Lines containing "site" should be pulled from the material below.

## [Source material]
········
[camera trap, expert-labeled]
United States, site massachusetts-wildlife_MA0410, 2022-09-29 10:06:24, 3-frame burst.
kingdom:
········
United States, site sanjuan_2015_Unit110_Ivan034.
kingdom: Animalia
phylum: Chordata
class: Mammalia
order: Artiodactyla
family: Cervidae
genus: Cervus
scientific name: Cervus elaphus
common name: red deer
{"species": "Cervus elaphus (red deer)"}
········
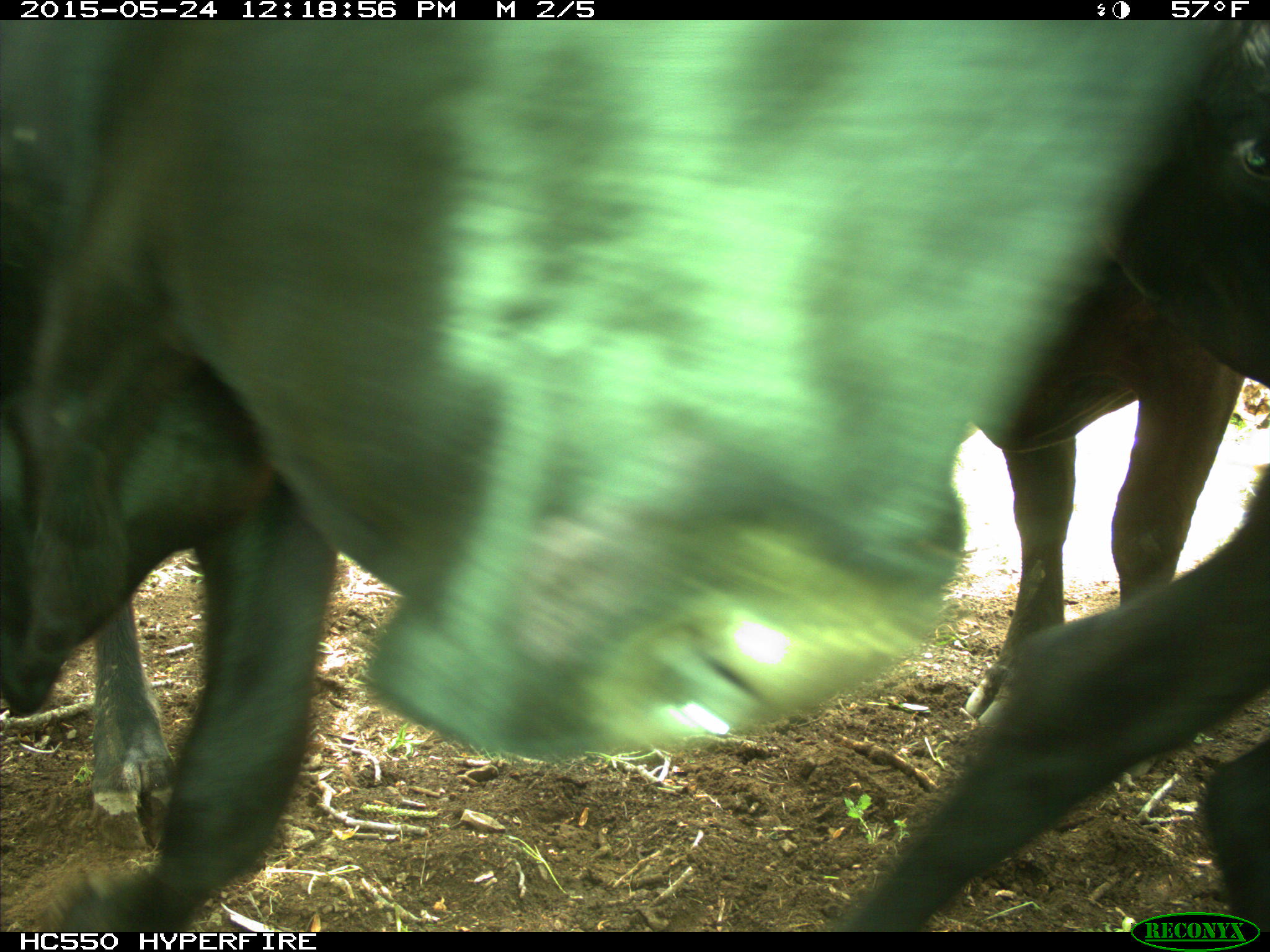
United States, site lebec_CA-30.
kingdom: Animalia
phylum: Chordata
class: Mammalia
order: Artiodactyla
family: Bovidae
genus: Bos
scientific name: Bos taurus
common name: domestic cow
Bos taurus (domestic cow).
········
## [Response area]
United States, site massachusetts-wildlife_MA0410, 2022-09-29 10:06:24, 3-frame burst.
United States, site sanjuan_2015_Unit110_Ivan034.
United States, site lebec_CA-30.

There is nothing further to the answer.